Tobacco mosaic virus infection stimulates the phosphorylation of a plant protein associated with double-stranded RNA-dependent protein kinase activity.

Abstract

The influence of tobacco mosaic virus (TMV) infection on nucleotide binding and phosphorylation of an Mr 68,000 host-encoded protein (p68) was examined. The phosphorylation of p68 in homogenates from TMV-infected tissues was 4-fold greater than in homogenates from mock inoculated tissues. Phosphorylation of p68 in extracts from mock inoculated tissues was enhanced by the addition of double-stranded (ds) RNA. Nucleotide photoaffinity labeling experiments indicate that p68 contains an ATP binding site with characteristics consistent with protein kinase activity. Antiserum raised against a dsRNA-dependent protein kinase activity.
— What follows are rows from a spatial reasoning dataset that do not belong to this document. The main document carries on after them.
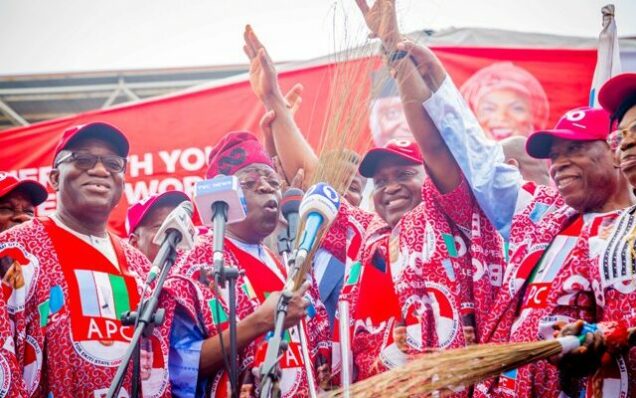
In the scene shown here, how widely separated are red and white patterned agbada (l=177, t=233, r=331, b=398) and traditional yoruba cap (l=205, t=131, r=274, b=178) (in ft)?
1.30

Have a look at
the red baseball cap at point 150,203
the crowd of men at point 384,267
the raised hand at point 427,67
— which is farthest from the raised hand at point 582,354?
the red baseball cap at point 150,203

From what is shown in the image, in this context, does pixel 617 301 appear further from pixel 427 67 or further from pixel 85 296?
pixel 85 296

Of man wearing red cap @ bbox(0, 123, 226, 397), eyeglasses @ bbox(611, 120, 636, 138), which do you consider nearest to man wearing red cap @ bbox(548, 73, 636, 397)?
eyeglasses @ bbox(611, 120, 636, 138)

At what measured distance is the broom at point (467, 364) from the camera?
11.4ft

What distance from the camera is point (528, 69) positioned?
7.09 meters

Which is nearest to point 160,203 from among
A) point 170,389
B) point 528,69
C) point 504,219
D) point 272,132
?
point 272,132

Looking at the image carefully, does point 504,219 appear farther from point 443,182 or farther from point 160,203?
point 160,203

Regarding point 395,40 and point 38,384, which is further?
point 395,40

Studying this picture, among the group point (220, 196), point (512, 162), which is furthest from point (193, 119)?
point (220, 196)

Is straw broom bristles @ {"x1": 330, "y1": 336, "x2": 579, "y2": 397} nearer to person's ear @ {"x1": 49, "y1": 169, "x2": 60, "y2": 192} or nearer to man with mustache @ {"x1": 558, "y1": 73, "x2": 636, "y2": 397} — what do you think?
man with mustache @ {"x1": 558, "y1": 73, "x2": 636, "y2": 397}

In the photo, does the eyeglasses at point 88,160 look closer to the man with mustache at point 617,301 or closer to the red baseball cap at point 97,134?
the red baseball cap at point 97,134

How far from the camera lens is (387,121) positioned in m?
6.77

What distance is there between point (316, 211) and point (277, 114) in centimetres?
197

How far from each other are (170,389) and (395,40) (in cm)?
181
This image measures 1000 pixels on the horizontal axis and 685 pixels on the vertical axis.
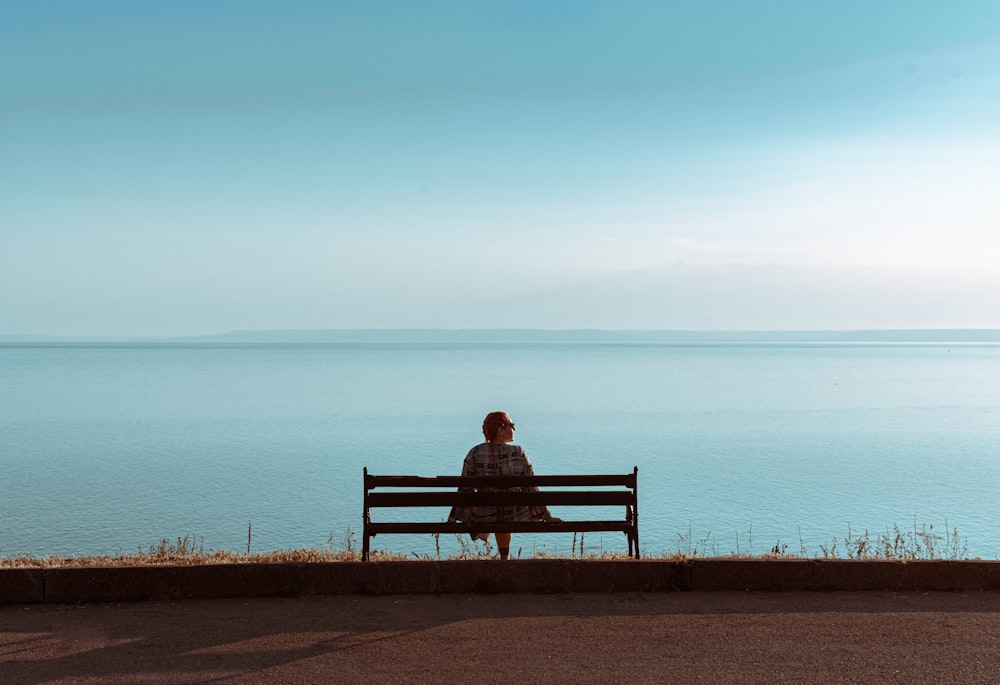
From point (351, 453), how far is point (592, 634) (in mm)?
35178

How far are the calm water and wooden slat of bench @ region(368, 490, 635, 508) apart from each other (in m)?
8.93

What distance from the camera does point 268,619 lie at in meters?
7.24

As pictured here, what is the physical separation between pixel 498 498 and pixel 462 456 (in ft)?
99.8

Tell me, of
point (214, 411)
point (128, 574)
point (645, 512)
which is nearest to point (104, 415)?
point (214, 411)

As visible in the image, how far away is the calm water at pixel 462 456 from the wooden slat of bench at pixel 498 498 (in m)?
8.93

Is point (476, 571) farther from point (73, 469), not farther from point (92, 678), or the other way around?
point (73, 469)

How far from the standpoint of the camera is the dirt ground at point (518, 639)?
20.0ft

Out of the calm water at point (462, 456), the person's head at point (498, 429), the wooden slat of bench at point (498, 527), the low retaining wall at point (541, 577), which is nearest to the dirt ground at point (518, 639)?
the low retaining wall at point (541, 577)

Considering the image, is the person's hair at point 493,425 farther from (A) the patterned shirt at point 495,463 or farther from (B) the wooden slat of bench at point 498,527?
(B) the wooden slat of bench at point 498,527

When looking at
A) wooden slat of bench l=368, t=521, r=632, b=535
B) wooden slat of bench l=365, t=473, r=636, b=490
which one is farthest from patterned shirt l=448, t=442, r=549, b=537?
wooden slat of bench l=365, t=473, r=636, b=490

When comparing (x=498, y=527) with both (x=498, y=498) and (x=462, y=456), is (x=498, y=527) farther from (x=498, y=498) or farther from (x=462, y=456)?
(x=462, y=456)

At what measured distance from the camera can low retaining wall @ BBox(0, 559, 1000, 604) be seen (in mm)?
7828

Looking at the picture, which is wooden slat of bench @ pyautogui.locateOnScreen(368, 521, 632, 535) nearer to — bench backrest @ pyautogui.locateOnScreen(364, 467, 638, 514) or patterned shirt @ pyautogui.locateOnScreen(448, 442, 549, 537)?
bench backrest @ pyautogui.locateOnScreen(364, 467, 638, 514)

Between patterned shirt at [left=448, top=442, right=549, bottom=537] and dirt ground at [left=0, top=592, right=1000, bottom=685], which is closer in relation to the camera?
dirt ground at [left=0, top=592, right=1000, bottom=685]
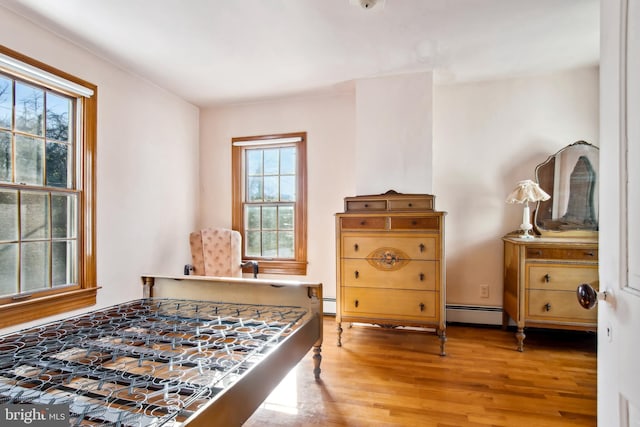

Antiserum raised against a dsRNA-dependent protein kinase from interferon-treated human cells immunoprecipitated p68 from extracts of TMV-infected tissue, and p68-containing immunocomplexes catalyzed the phosphorylation of endogenous p68. These data suggest that p68 may be an autophosphorylating, dsRNA-dependent protein kinase involved in viral pathogenesis. Based upon analogous functions demonstrated for dsRNA-dependent protein kinases in mammalian systems, p68 may have a role in the regulation of protein synthesis and viral replication in infected cells.